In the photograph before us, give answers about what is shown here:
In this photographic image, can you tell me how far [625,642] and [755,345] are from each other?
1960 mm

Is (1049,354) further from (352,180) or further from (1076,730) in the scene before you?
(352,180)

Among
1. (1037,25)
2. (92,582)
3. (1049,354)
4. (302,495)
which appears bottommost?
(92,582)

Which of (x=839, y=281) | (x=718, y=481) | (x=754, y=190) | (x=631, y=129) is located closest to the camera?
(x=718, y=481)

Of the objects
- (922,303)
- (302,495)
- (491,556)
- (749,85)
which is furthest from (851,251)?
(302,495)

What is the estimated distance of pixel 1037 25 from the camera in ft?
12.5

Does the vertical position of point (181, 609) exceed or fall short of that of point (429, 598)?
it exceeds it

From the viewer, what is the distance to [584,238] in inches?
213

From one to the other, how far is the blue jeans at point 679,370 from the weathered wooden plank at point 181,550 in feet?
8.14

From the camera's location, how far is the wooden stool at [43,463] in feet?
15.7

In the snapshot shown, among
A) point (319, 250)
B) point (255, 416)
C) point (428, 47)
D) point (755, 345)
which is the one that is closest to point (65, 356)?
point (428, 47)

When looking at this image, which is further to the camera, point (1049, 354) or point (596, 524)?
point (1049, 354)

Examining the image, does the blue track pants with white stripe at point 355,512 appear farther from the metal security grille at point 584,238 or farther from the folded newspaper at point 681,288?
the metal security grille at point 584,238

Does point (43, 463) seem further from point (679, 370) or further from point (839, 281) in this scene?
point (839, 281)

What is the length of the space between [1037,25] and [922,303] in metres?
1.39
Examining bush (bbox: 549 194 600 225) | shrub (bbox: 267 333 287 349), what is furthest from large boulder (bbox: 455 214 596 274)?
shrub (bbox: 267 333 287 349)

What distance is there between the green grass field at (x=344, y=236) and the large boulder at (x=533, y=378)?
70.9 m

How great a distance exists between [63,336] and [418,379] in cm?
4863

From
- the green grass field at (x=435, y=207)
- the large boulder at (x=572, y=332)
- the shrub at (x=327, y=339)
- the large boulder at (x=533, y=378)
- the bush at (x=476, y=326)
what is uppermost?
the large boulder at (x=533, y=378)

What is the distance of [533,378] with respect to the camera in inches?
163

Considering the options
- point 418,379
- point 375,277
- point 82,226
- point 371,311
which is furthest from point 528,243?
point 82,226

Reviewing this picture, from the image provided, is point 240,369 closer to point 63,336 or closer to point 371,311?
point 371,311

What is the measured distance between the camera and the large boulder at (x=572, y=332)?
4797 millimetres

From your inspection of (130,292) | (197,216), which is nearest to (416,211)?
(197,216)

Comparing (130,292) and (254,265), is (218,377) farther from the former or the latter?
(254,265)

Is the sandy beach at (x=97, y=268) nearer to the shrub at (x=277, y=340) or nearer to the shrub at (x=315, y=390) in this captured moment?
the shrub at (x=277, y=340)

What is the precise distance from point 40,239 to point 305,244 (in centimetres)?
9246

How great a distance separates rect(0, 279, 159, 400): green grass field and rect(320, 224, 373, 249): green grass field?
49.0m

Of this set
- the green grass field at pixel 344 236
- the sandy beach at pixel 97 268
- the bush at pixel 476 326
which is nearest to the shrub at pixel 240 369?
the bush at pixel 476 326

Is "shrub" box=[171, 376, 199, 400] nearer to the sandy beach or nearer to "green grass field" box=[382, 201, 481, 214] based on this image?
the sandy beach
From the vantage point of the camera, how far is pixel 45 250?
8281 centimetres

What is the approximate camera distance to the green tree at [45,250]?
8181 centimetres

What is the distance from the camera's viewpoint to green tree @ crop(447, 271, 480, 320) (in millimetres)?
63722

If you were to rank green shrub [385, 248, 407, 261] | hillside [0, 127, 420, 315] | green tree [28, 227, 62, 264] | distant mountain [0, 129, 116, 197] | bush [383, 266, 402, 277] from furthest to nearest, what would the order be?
===
- **WHAT THIS TASK INVOLVES**: Can you write out every line of the data above as a JSON list of strings, one string per line, with blank lines left out?

- **COMPLETE ANSWER**:
[
  "In the photograph before us, give answers about what is shown here:",
  "In this photographic image, can you tell me how far [625,642] and [755,345] are from each other?",
  "1960 mm",
  "Is (1049,354) further from (352,180) or further from (1076,730) in the scene before you?",
  "(352,180)",
  "Among",
  "1. (1037,25)",
  "2. (92,582)",
  "3. (1049,354)",
  "4. (302,495)",
  "which appears bottommost?",
  "(92,582)",
  "Which of (x=839, y=281) | (x=718, y=481) | (x=754, y=190) | (x=631, y=129) is located closest to the camera?",
  "(x=718, y=481)",
  "Of the objects",
  "- (922,303)",
  "- (302,495)",
  "- (491,556)",
  "- (749,85)",
  "which is furthest from (851,251)?",
  "(302,495)",
  "What is the estimated distance of pixel 1037 25 from the camera in ft?",
  "12.5",
  "Does the vertical position of point (181, 609) exceed or fall short of that of point (429, 598)?",
  "it exceeds it",
  "From the viewer, what is the distance to [584,238] in inches?",
  "213",
  "From one to the other, how far is the blue jeans at point 679,370 from the weathered wooden plank at point 181,550 in feet?",
  "8.14",
  "From the camera's location, how far is the wooden stool at [43,463] in feet?",
  "15.7",
  "In the snapshot shown, among",
  "A) point (319, 250)",
  "B) point (255, 416)",
  "C) point (428, 47)",
  "D) point (755, 345)",
  "which is the one that is closest to point (65, 356)?",
  "point (428, 47)",
  "When looking at this image, which is further to the camera, point (1049, 354) or point (596, 524)?",
  "point (1049, 354)",
  "Examining the image, does the blue track pants with white stripe at point 355,512 appear farther from the metal security grille at point 584,238 or farther from the folded newspaper at point 681,288?",
  "the metal security grille at point 584,238",
  "Does point (43, 463) seem further from point (679, 370) or further from point (839, 281) in this scene?",
  "point (839, 281)",
  "What is the length of the space between [1037,25] and [922,303] in metres?",
  "1.39",
  "Examining bush (bbox: 549 194 600 225) | shrub (bbox: 267 333 287 349), what is furthest from large boulder (bbox: 455 214 596 274)?",
  "shrub (bbox: 267 333 287 349)",
  "What distance is there between the green grass field at (x=344, y=236) and the large boulder at (x=533, y=378)?",
  "70.9 m",
  "How great a distance exists between [63,336] and [418,379] in cm?",
  "4863",
  "From",
  "- the green grass field at (x=435, y=207)",
  "- the large boulder at (x=572, y=332)",
  "- the shrub at (x=327, y=339)",
  "- the large boulder at (x=533, y=378)",
  "- the bush at (x=476, y=326)",
  "what is uppermost?",
  "the large boulder at (x=533, y=378)",
  "What is the distance of [533,378] with respect to the camera in inches?",
  "163",
  "Considering the options",
  "- point 418,379",
  "- point 375,277",
  "- point 82,226",
  "- point 371,311",
  "which is furthest from point 528,243?",
  "point 82,226",
  "Reviewing this picture, from the image provided, is point 240,369 closer to point 63,336 or closer to point 371,311?",
  "point 371,311",
  "What is the measured distance between the camera and the large boulder at (x=572, y=332)?",
  "4797 millimetres",
  "From your inspection of (130,292) | (197,216), which is nearest to (416,211)?",
  "(197,216)",
  "Comparing (130,292) and (254,265), is (218,377) farther from the former or the latter?",
  "(254,265)",
  "Is the sandy beach at (x=97, y=268) nearer to the shrub at (x=277, y=340) or nearer to the shrub at (x=315, y=390) in this captured moment?",
  "the shrub at (x=277, y=340)",
  "What is the precise distance from point 40,239 to point 305,244 (in centimetres)?",
  "9246",
  "How great a distance separates rect(0, 279, 159, 400): green grass field and rect(320, 224, 373, 249): green grass field?",
  "49.0m",
  "Of this set",
  "- the green grass field at pixel 344 236",
  "- the sandy beach at pixel 97 268",
  "- the bush at pixel 476 326",
  "which is nearest to the shrub at pixel 240 369?",
  "the bush at pixel 476 326",
  "Is \"shrub\" box=[171, 376, 199, 400] nearer to the sandy beach or nearer to \"green grass field\" box=[382, 201, 481, 214] based on this image?",
  "the sandy beach",
  "From the vantage point of the camera, how far is pixel 45 250?",
  "8281 centimetres",
  "What is the approximate camera distance to the green tree at [45,250]?",
  "8181 centimetres",
  "What is the distance from the camera's viewpoint to green tree @ crop(447, 271, 480, 320) (in millimetres)?",
  "63722",
  "If you were to rank green shrub [385, 248, 407, 261] | hillside [0, 127, 420, 315] | green tree [28, 227, 62, 264] | distant mountain [0, 129, 116, 197] | bush [383, 266, 402, 277] from furthest to nearest, what would the order be?"
]